EXERCISE OBJECTIVE:
Count the lines of the data that contain the string "nearer", with uppercase and lowercase treated as different, and reply with only that number.

|---|

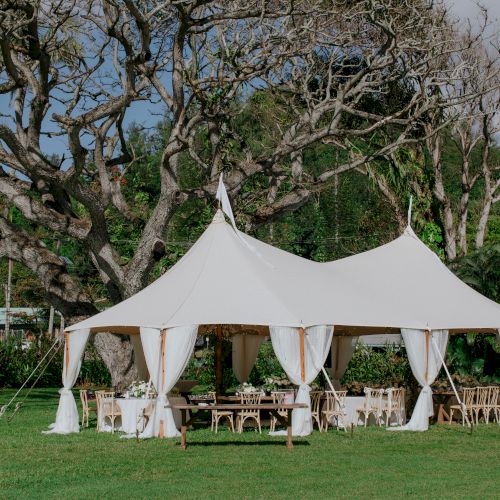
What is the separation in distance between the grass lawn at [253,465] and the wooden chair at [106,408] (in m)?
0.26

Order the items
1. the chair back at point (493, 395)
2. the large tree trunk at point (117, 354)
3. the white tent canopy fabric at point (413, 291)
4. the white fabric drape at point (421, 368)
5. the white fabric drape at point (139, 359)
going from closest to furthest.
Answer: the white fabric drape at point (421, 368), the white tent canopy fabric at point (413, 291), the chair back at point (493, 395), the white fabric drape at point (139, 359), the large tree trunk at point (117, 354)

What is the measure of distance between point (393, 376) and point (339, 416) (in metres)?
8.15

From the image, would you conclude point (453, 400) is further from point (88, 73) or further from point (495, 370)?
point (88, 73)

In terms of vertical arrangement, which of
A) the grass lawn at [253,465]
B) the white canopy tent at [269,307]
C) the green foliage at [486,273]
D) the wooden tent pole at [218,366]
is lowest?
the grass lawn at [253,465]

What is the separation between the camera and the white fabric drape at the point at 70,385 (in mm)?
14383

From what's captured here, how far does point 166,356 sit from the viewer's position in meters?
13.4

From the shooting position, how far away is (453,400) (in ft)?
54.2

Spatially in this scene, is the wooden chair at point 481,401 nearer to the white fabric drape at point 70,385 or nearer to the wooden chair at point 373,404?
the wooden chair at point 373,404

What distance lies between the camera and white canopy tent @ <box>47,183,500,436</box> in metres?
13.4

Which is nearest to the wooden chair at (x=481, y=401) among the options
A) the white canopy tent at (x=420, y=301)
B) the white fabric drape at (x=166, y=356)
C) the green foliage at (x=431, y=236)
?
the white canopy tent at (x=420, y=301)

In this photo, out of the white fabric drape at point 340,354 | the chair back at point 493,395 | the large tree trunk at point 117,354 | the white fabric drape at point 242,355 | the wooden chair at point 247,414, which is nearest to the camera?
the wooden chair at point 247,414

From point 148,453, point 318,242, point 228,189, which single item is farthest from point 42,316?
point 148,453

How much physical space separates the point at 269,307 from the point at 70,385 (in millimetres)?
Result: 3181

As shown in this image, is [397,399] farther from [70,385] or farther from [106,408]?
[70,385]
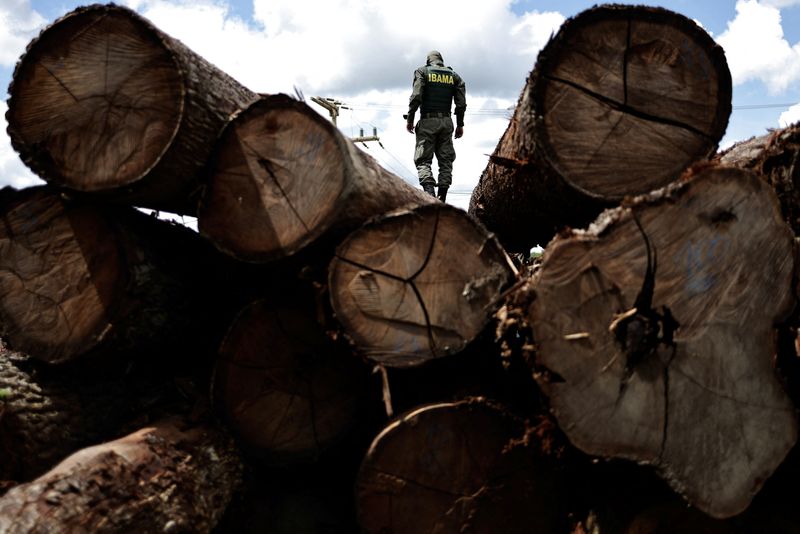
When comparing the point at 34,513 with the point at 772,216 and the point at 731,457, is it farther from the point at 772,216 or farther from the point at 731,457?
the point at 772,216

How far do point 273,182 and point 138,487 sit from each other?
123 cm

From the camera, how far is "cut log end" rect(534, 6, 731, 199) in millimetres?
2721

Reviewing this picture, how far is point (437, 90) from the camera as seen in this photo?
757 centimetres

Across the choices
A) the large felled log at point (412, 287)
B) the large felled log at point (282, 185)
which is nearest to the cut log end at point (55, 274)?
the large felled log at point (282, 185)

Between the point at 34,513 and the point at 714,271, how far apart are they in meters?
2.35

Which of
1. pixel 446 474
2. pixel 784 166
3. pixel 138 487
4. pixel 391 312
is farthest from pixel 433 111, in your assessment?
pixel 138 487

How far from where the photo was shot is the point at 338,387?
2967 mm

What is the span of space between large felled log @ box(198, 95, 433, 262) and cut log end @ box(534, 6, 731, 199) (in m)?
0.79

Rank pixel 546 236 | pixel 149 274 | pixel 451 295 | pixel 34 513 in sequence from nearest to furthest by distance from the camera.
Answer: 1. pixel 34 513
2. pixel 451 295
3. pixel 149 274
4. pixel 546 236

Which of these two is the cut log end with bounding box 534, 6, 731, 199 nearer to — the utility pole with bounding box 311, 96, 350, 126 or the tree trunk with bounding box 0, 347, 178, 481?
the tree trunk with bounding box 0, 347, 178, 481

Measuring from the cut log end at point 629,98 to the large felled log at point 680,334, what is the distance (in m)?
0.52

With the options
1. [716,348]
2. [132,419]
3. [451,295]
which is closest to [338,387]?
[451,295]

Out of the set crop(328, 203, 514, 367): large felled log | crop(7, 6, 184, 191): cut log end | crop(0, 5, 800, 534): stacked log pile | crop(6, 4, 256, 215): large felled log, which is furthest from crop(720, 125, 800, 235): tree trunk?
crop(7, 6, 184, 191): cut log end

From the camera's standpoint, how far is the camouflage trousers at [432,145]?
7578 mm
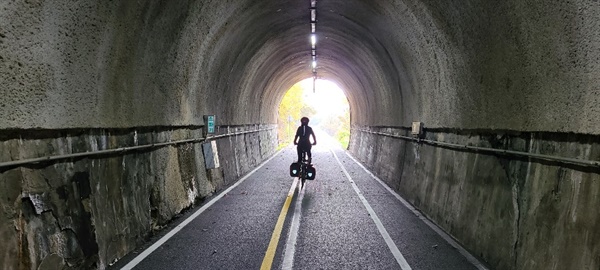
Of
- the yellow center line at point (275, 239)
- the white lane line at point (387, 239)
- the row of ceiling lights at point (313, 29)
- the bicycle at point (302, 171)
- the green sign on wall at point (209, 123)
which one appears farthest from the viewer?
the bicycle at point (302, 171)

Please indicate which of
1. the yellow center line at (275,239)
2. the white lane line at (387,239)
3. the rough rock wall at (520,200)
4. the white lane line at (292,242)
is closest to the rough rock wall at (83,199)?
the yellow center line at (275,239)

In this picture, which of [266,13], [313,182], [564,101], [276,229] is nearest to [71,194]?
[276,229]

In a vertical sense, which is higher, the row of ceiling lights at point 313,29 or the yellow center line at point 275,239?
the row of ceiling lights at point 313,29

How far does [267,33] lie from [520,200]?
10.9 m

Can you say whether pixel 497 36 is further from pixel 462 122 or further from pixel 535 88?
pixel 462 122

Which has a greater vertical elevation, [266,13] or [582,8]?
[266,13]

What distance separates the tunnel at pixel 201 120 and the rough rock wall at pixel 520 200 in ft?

|---|

PROBLEM SOLUTION:
2